La femme, fondamentalement une puriste, est naturellement bigote et infatigable dans ses efforts pour rendre les autres aussi bons qu’elle pense qu’ils devraient être. Alors, dans l’Idaho, elle a privé de ses droits sa sœur de la rue et déclaré toutes les femmes au « caractère dissolu ». « Dissolu » n’étant pas interprété comme prostitution dans le mariage. Il va sans dire que la prostitution illégale et les jeux d’argent ont été interdits. Sous cette angle, la loi est nécessairement du genre féminin: elle interdit toujours. En cela, toutes les lois sont merveilleuses. Elles ne vont pas plus loi, mais leurs penchants mêmes ouvrent toutes les vannes de l’enfer. La prostitution et le jeu n’ont jamais été une affaire aussi florissante que depuis que la loi les interdit.
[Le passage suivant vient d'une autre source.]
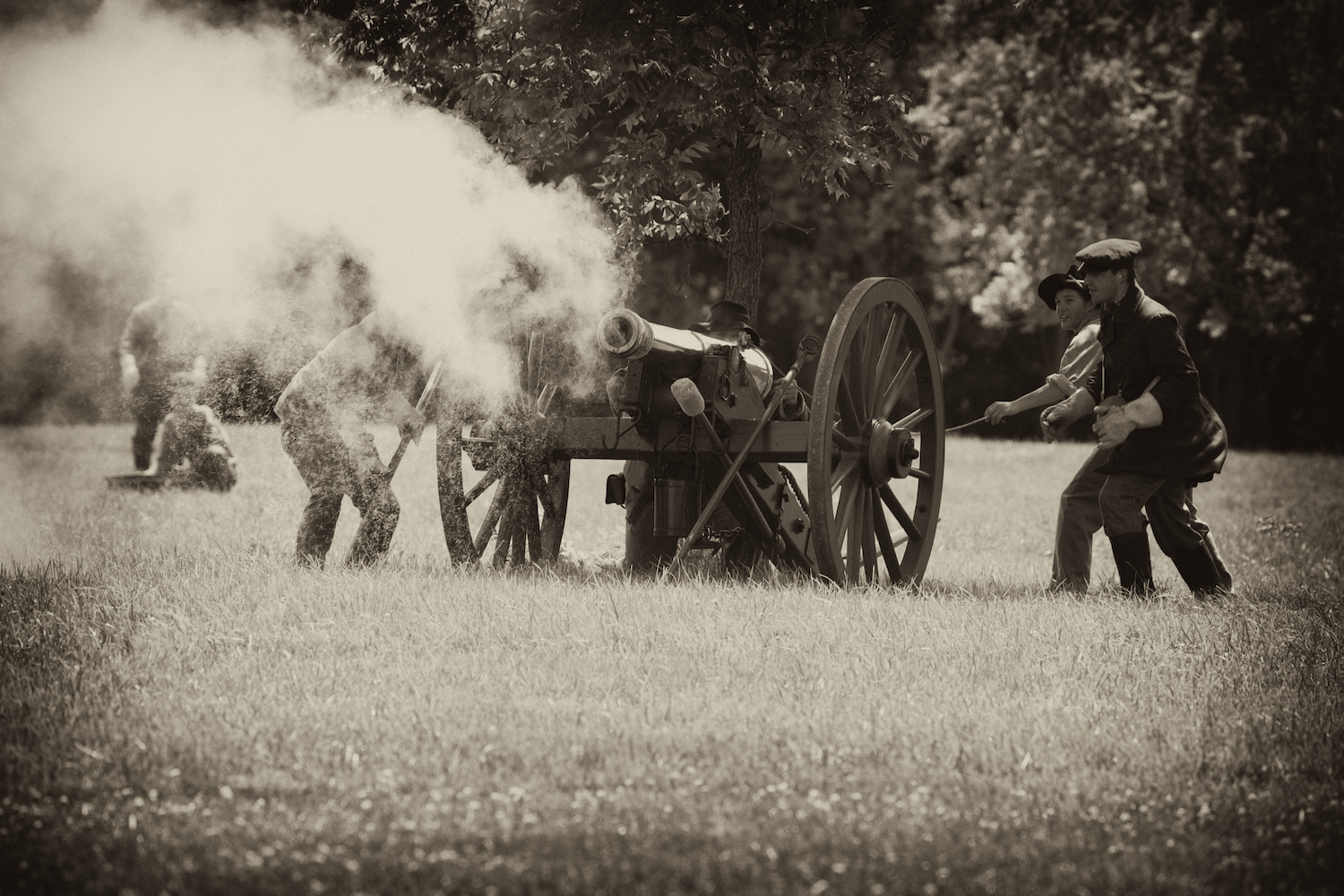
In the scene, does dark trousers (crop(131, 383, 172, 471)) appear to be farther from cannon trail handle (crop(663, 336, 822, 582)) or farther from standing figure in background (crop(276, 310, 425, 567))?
cannon trail handle (crop(663, 336, 822, 582))

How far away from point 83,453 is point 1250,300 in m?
16.7

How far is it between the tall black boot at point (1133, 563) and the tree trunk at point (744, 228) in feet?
9.15

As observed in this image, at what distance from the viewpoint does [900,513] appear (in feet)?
23.0

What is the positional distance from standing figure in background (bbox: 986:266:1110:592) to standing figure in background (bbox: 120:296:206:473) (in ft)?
18.5

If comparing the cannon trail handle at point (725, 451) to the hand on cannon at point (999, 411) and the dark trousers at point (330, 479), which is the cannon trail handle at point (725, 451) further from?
the dark trousers at point (330, 479)

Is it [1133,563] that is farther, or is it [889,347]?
[889,347]

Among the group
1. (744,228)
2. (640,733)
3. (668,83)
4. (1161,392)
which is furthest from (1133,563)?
(668,83)

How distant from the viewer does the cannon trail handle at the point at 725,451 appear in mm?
6066

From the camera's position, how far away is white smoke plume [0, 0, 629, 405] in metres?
6.87

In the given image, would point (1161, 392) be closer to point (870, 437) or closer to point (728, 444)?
point (870, 437)

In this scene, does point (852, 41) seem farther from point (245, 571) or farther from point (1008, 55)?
point (1008, 55)

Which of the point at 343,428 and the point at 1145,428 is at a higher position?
the point at 1145,428

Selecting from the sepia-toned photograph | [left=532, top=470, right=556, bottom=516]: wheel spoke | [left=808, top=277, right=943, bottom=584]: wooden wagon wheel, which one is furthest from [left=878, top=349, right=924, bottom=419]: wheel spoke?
[left=532, top=470, right=556, bottom=516]: wheel spoke

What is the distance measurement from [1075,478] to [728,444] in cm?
180
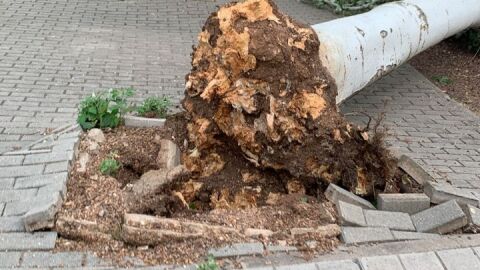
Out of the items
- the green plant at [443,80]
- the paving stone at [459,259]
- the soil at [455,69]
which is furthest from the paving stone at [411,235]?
the green plant at [443,80]

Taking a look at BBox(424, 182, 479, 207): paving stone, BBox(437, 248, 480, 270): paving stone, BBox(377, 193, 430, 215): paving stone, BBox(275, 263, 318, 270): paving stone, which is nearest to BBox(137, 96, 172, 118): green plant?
BBox(377, 193, 430, 215): paving stone

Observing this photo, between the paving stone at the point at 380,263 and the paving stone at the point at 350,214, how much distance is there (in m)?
0.34

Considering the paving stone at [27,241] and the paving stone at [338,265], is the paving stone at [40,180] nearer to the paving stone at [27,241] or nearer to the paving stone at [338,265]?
the paving stone at [27,241]

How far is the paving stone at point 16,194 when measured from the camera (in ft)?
11.0

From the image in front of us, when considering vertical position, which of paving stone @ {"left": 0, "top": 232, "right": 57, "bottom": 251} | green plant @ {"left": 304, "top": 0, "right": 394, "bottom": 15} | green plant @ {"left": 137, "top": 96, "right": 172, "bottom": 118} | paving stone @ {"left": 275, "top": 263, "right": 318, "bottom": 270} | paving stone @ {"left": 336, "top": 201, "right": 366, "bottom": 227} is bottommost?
green plant @ {"left": 304, "top": 0, "right": 394, "bottom": 15}

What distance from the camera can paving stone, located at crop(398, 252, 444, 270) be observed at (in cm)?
304

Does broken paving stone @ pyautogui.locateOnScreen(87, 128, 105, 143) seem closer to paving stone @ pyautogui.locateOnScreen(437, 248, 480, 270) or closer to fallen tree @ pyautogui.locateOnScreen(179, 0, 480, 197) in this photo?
fallen tree @ pyautogui.locateOnScreen(179, 0, 480, 197)

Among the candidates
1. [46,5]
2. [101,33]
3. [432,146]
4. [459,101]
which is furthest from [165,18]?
[432,146]

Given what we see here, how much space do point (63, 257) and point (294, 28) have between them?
2047 millimetres

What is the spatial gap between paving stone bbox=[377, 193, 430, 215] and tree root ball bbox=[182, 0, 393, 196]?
181 mm

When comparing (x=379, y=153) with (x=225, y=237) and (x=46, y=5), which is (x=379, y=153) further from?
(x=46, y=5)

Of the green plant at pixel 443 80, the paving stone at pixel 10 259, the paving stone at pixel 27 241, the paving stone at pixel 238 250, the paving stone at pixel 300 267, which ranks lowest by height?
the green plant at pixel 443 80

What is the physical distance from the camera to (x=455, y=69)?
785 cm

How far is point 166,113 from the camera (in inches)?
183
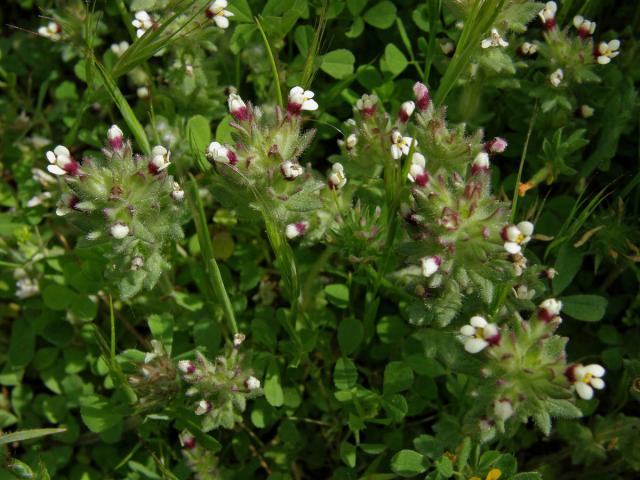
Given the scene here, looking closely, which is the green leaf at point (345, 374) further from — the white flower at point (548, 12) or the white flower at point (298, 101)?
the white flower at point (548, 12)

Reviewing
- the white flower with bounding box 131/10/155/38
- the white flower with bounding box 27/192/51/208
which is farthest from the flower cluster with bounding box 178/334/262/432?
the white flower with bounding box 131/10/155/38

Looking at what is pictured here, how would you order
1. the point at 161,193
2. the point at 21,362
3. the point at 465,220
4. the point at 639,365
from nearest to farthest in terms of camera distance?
the point at 465,220 < the point at 161,193 < the point at 639,365 < the point at 21,362

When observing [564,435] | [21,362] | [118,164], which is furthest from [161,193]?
[564,435]

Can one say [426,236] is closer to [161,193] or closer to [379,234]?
[379,234]

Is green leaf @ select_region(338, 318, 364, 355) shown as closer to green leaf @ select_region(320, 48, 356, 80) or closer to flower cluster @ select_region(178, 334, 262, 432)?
flower cluster @ select_region(178, 334, 262, 432)

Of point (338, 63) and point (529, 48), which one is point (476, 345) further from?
point (338, 63)

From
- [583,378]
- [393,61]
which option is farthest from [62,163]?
[583,378]
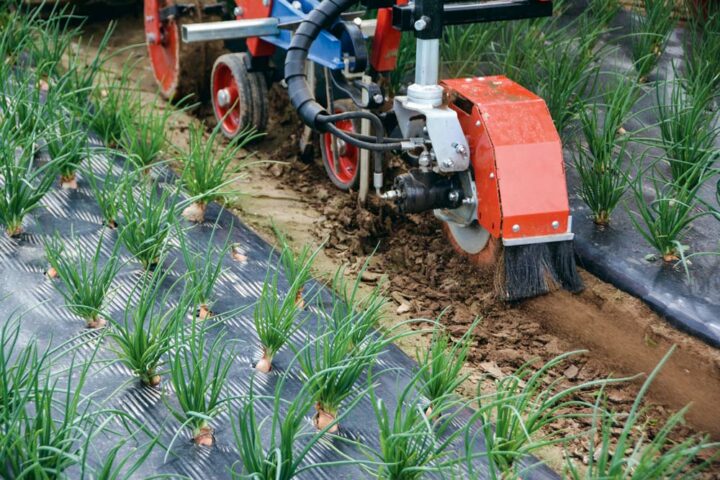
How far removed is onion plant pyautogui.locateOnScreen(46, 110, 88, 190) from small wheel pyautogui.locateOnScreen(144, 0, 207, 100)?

Au Colorado, le Puritanisme de la femme s’est exprimé de manière plus drastique encore. « Les hommes à la vie notoirement trouble et ceux fréquentant les saloons, ont été évincé de la vie politique depuis que les femmes ont le droit de vote » 4 Est-ce que le frère Comstock 5 ferait mieux? Les Pères Puritains feraient-ils mieux? Je me demande combien de femmes se rendent compte de la gravité de ce soi-disant exploit. Je me demande si elles comprennent que c’est le genre d’acte, qui, au lieu d’élever la femme, l’a transformé en espion politique, quelqu'un de méprisable qui fourre son nez dans les affaires privées d’autrui, pas tant pour le bien de la cause, que parce que, comme l’a dit une femme du Colorado, « elles aiment entrer dans les maisons où elles ne sont jamais entrées, et découvrir tout ce qu’elles peuvent, que cela soit politique ou autre. » 6 Oui, et dans l’âme humaine et ses moindres coins et recoins. Car rien ne satisfait davantage la frénésie de la plupart des femmes que le scandale. Et quand a t’elle pu profiter de telles occasions, sinon en tant que politiciennes?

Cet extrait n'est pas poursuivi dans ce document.